As the House’s budget chief and given his own health care background, Price has a daunting knowledge of the ACA law’s inner workings. His planned substitute for Obamacare involves tax-advantaged health savings accounts, or HSAs, and block grants to states to pay for those unable to afford medical insurance without a subsidy. Right now, Medicaid, the government health care program for low-income people, pays their tab.
Price would offer states federal funding to set up high-risk pools for those who can’t afford substitute insurance on the open market. Democratic critics say such a plan wouldn’t pay enough to take care of many of these individuals, and that HSAs are useful only for the well-off, who can afford to sock away spare money to pay future medical bills.
The pushback from Democrats promises to be fierce, both against Price’s nomination and demolishing Obamacare. While Price likely will win approval from the GOP-run Senate for the HHS job, his path from there on likely will be rocky. To liberals, he’s already a bete noir.

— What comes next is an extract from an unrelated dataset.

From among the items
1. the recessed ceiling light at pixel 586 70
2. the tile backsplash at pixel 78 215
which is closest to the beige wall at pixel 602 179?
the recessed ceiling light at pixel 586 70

As Nera Tanden, chief executive of the liberal group Center for American Progress, described Price: “He supports taking health care away from millions of Americans, discriminates against the health needs of women, denies the dignity of LGBT people and wants to gut programs that support low-income working families.”
Another flash point Price will have to deal with is overhaul of Medicare and Medicaid, which are slated to run out of money over the next dozen years or so. Price makes common cause with House Speaker Paul Ryan on the need to trim those programs’ promises, which could prove much more unpopular than changing the controversial ACA, which benefits far fewer Americans than does Medicare.